Recognize business needs vs technical needs

Product management and upper management are more likely to fix tech debt when there is a quantifiable impact on the business.  For example, a drop in customer conversions and revenue due to a slow loading website or glitchy cart experience. For these types of business issues, there’s a clear-cut view that if tech debt results in lost revenue or customers, fixing it needs to be a priority. However, the connection between tech debt and lost revenue is rarely made because it’s not easy to quantify.

Most teams lack tangible data necessary to illustrate the complexity of tech debt and its impact on the business. Moreover, engineering teams are often more concerned with the complexity of the code and how it impacts their day-to-day work. Often slowed workflows aren’t enough reason to prioritize fixing tech debt.
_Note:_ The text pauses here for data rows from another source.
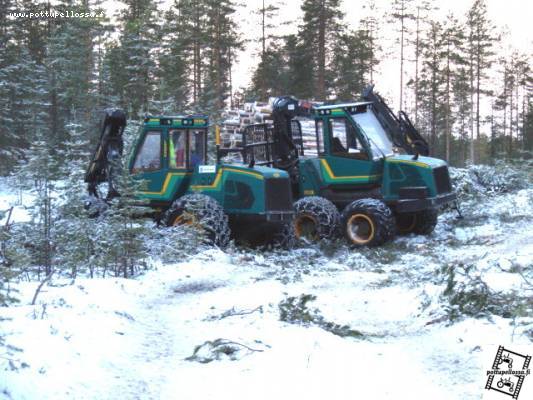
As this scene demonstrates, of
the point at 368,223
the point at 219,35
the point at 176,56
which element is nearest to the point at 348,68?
the point at 219,35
If the business decides to address this type of tech debt, sufficient time will have to be dedicated at the expense of adding new features that could improve the customer experience and grow the business.  
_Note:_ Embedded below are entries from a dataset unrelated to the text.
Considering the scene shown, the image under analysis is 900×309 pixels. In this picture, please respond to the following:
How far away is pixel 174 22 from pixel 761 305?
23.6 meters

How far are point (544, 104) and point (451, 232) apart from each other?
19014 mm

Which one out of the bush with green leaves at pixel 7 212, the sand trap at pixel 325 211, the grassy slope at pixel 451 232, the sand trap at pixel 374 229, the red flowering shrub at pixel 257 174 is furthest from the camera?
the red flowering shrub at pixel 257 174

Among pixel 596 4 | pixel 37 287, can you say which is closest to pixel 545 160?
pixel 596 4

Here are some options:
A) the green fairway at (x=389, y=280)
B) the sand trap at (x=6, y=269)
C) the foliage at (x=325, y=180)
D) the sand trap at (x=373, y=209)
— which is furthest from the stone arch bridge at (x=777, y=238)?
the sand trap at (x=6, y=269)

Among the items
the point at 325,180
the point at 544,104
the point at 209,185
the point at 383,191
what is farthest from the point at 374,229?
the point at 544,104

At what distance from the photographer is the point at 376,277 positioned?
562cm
Use dependency mapping to identify the tech debt worth fixing

Rather than having to navigate the friction between product and engineering teams, organizations could use tangible data to strategize tech debt. Dependency mapping gives developers quantitative data to highlight the impact of tech debt, allowing them to make informed decisions about the risk of tech debt to both the product and the business.

A simple way to prioritize technical debt objectively is to ask two questions:

  • What code is problematic?
  • Which problematic code is widely relied on?

Problematic code (typically long, complex methods and classes) may be tolerable if it’s isolated in an obscure corner of the system. If instead, many items call it, the likelihood of a developer breaking something skyrockets.

An effective dependency mapping platform reveals key application data points to surface its complexity. For example, CodeLogic’s dashboard is broken down into four categories:

  • Inventory of classes, methods, database tables, columns, and foreign keys
  • Code complexity score
  • Trend line
  • Class and method analysis

The CodeLogic dashboard answers the two questions above by surfacing the 50 methods or classes that score the highest in complexity, visually represented with various sized bubbles based on the number of references called by those methods or classes. By using application dependency intelligence to help answer the question of its complexity, prioritizing what to address is made easier. Teams using other tools for detecting technical debt can also look up methods in CodeLogic to see exactly where they are referenced across their application landscape, to optimize tech debt prioritization and strategize how to deal with it.

The more you can identify and correlate tech debt with potential business impact, the easier you can align organizational priorities and reduce risk to your applications and the business.